Tout l’enjeu est de mieux connaître son mode de fonctionnement pour connaître plus de week-end de type 2, à la fois plus plaisants et plus productifs. La clef, pour ce talent d’exécution spécifique, est de visualiser en amont, chaque jour, l’élément tangible à accomplir pour concentrer ses efforts et éviter de laisser sa nature profonde partir dans tous les sens.
Bourrer son agenda de réunion, les enchainer sans pause et « Shooter ses mails au kilomètre », c’est vraiment une approche de type Week-end 1.
Prendre le temps d’identifier au quotidien les briques à poser, « l’accomplissement du jour », c’est nourrir son plaisir et sa productivité. C’est connaître plus de « Week-end 2 ».
Optimiser ou entraver
Il en va de même pour les adeptes du Tétris. Mon exemple favori est celui de la paire de chaussettes. Imaginez que vous avez des escaliers à la maison, et que sur le petit meuble en bas des escaliers est posée une paire de chaussettes appartenant à votre ado. Si vous possédez le talent du Tetris, au moment de monter dans votre bureau, les bras déjà bien chargés, vous aurez le besoin irrépressible d’attraper cette paire de chaussettes en montant pour la remettre dans la chambre de l’ado. Monter des escaliers les mains vides, c’est vraiment pour vous une perte de temps, une attitude que vous ne comprenez pas.

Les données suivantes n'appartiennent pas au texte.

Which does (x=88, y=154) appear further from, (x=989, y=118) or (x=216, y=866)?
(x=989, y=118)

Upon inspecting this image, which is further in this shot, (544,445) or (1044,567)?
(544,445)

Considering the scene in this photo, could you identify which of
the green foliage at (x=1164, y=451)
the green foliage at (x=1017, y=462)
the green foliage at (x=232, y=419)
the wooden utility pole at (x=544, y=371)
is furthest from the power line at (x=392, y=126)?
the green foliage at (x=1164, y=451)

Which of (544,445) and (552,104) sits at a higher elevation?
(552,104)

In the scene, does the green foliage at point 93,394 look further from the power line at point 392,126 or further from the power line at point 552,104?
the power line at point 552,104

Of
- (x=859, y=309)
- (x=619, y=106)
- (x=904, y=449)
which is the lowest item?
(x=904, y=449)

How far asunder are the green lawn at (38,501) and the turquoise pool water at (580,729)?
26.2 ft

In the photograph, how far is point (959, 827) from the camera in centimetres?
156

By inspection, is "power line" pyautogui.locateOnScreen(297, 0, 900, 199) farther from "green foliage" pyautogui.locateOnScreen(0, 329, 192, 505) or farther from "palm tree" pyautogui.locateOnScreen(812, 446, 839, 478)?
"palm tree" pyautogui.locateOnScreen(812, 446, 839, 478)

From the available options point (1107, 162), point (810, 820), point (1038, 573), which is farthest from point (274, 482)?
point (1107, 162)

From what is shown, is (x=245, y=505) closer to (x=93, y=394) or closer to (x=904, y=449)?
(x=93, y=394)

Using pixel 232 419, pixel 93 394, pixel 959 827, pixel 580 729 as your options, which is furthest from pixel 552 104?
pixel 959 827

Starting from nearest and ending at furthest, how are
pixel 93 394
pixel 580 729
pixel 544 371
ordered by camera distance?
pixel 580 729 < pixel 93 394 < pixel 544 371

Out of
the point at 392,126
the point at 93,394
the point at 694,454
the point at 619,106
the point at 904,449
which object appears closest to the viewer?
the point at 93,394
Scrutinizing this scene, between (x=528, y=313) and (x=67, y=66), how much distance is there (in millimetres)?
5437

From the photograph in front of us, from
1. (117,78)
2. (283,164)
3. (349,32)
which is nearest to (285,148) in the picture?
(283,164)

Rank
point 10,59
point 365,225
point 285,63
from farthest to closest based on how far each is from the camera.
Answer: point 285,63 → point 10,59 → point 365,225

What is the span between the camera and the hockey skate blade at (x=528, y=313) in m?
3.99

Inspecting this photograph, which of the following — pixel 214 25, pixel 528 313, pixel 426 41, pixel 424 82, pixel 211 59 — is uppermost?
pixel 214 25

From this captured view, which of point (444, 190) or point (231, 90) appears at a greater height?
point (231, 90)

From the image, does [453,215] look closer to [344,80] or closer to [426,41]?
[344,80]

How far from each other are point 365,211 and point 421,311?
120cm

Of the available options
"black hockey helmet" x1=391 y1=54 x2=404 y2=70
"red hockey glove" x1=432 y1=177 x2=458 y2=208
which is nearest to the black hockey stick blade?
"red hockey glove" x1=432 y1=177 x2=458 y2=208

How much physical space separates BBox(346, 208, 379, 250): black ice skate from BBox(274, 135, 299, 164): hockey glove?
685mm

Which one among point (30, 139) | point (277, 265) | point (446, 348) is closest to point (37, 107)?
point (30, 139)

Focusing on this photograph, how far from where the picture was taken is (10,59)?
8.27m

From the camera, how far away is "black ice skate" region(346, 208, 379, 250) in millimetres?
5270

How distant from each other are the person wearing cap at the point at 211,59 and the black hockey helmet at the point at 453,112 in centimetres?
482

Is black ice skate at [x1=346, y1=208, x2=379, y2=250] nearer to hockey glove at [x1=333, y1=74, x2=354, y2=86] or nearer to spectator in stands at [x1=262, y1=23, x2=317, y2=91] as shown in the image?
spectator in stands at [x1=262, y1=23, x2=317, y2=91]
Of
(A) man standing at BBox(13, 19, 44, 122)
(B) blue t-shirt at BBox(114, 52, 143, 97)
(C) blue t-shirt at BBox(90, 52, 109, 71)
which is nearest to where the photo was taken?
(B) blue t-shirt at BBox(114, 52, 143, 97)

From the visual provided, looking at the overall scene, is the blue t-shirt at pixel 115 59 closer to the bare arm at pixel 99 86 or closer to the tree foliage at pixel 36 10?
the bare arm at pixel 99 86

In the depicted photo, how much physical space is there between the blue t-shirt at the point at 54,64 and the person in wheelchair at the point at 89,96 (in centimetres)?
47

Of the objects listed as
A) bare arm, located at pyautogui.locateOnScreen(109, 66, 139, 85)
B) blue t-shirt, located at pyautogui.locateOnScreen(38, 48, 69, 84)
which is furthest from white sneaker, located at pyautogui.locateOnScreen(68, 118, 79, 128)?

Mais voilà, la paire de chaussettes était là pour une raison précise, il avait anticipé son cours de sport du soir et cela devait lui permettre de juste déposer son sac à dos et d’attraper la paire de chaussettes et ainsi ne pas manquer le bus de 18h30, clé pour être à l’heure pour son match ce soir.
Le besoin irrépressible d’attraper et de monter cette paire de chaussettes qui n’étaient pas à vous, a eu comme résultat, que ce soir-là votre ado a contemplé ses équipiers depuis le banc de touche car il est arrivé trop tard.
Optimiser l’agenda jusqu’à ne plus avoir de temps mort, déplacer vos réunions mais également celles où vous allez convier d’autres personnes, c’est au bout du compte, beaucoup de salariés sur le banc de touche, dans l’incapacité de se poser et de préparer leur réunion. D’arriver détendus préparés et productifs.
À chaque fois que vous ressentiez le même besoin irrépressible de bouger une réunion ou de remplir un vide, pensez à cet ado sur le banc de touche et n’hésitez pas à laisser la chaussette sur le meuble.
Optimiser son temps de travail pourquoi pas, jongler sans recul avec celui des autres, non.
La self-expertise des leaders
Dans cet article je n’ai expliqué que deux aptitudes cognitives, qui mal maîtrisées peuvent avoir un impact fort et entretenir la réunionite. Il en existe d’autres. Vous aurez compris que comme c’est la nature profonde des individus et qui est ici en jeu, il est très difficile d’aller contre sa nature profonde. Les injonctions ne tiennent qu’un temps. La seule réponse durable et celle de la connaissance de soi.
Un leader ou un manager qui se connaît bien saura créer les conditions, et prendre au quotidien toutes ces micro-décisions qui permettent de guérir de la réunionite.
J’en profite pour saluer tous les leaders qui au quotidien créent les conditions favorables pour que tout le monde puisse se poser, interagir et être efficace. Ils sont loin de la « culture pompier » qui prévaut dans de nombreuses organisations, et pas toujours vu à leur juste valeur.
Pourtant le jeu en vaut la chandelle. Réduire le temps de réunion a de nombreux bénéfices.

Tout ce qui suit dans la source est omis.